After having the Bionic for 2 weeks, I have solved my troubles.
The situation was this: data drops - both 3g and 4g (other Verizon phones around me were not having similar problems)
battery life was horrible - 8 hours with it sitting on the desk all day with light use.

I approached this problem by starting with Verizon Tech Support at my local store. Their solutions were to keep the phone for 6 hours and test the battery. They also installed a new SIM card and informed me that 8 hours battery life on a Bionic was "Great for a 4G phone". The battery tested out fine and the new SIM card did nothing. After a few more frustrating days, I went back to my Droid X until I could get back to the store. Meanwhile I bricked the phone by mistake and learned all sorts of stuff about FXZ files and why RSD Lite loves my Droid X but not my Bionic. I eventually restored my phone and I received authorization by Verizon to FedEx my Bionic back and was waiting on a return label when I read about the .901 radio update. I went back to Verizon Store and got a new SIM card and re-activated the phone. As expected, as I drove around town and came home, I experienced the usual data drops.
I then followed the steps to install the .901 radio update.
Viola!
All is good now. Battery made it 14 hours in mostly standby and was at 20% when I finally plugged it in. Data drops are history as well. This is all with the stock rom.

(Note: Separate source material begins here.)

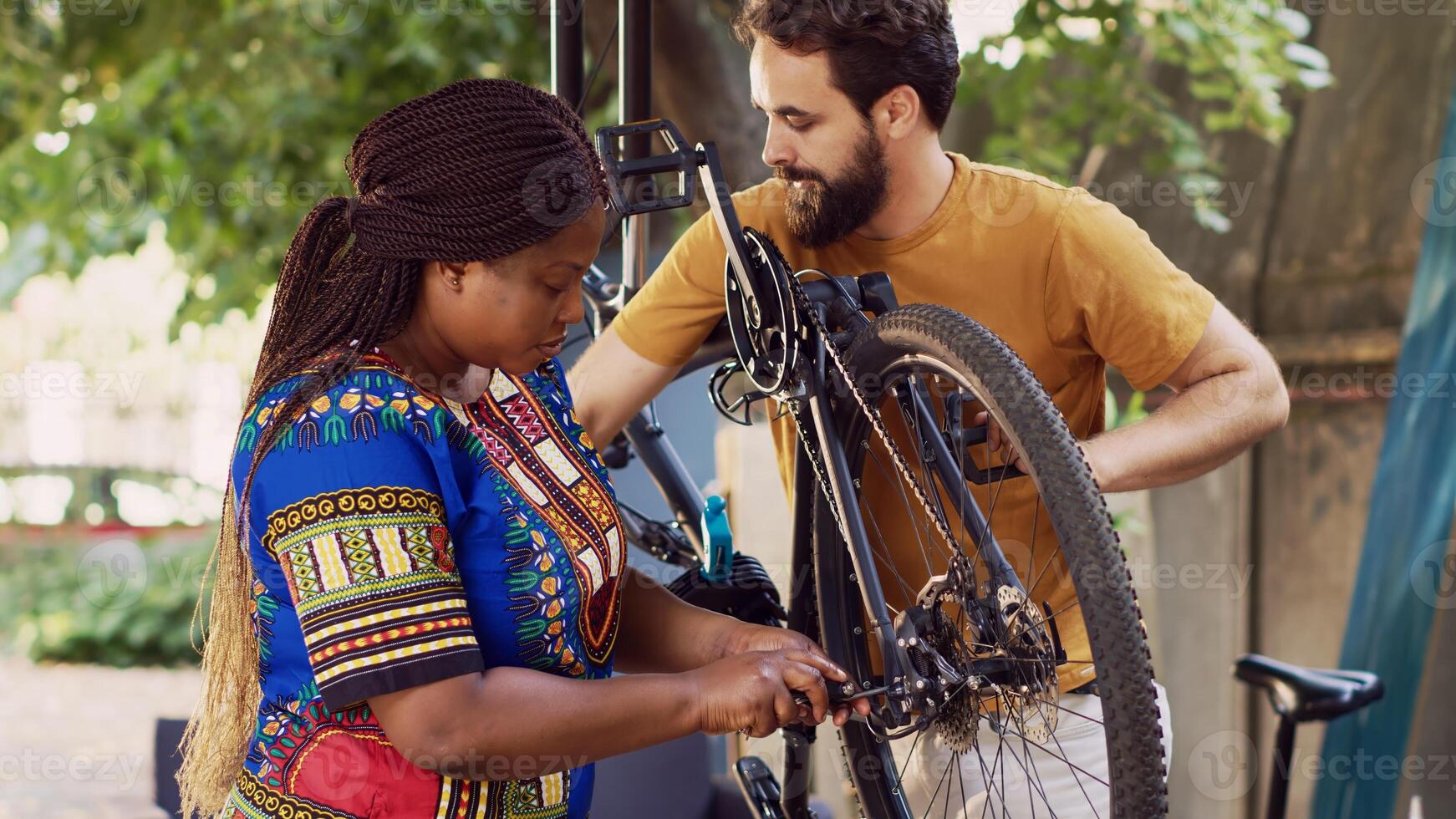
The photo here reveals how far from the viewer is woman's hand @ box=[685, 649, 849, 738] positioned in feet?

So for all you frustrated Bionic users, I suggest you try the .901 update as it has made a HUGE difference for me.


----------



## unchoney (Jun 15, 2011)

+1000! Same here!


----------



## Frankie (Sep 24, 2011)

When I originally got .901 it was great and no data drops. They are becoming more frequent lately though.


----------



## Harpdoc (Aug 3, 2011)

I was still getting data drops on .901 with Kinetx rom when, a couple days ago, I read a post about a way to get them to stop. The post said that it would work for between 2 days and 2 weeks. In the 2 days since I did it I haven't had a drop. I had been getting at least one drop a day, either when going from Wifi to 4g or when I lost coverage (I drive a canyon where there are spots without any coverage) then have coverage again. So it's encouraging so far. I would provide you the link, but I can't find it anywhere (if anyone has it, please provide it). Anyway, here's what the post said to do:
1. Turn off Bionic and do battery pull
2. Remove sim card
3. Reinstall battery and boot up without sim card. You'll get an error message to put sim card back in.
4. Turn off phone, put sim card back in, and turn on phone


----------



## donnelly326 (Oct 27, 2011)

I also have updated to .901 and love my bionic again!! I tried the "boot with out a sim card" trick with previous versions on the radio and it worked ok for them but i couldn't stand going through that just to make my device get data. With .901 I haven't lost 4G and have been running it on the stock rom rooted for over a week!! This radio is what the device should have launched with, especially with all the delays you think Moto would have had the time to develop this version sooner!


----------



## bdsullivan (Jun 25, 2011)

I feel you pain in regards to the bionic and rsd lite. If i borked my old D2G rsd would fix it everytime with out issue. The bionic is a whole different beast. I am running. 893 ota and have not had any of the data issues i read about prior to purchasing it. It lasts 15+ hoirs on a single charge with moderate to heavy usage. I love this phone.

Sent from my DROID BIONIC using Tapatalk


----------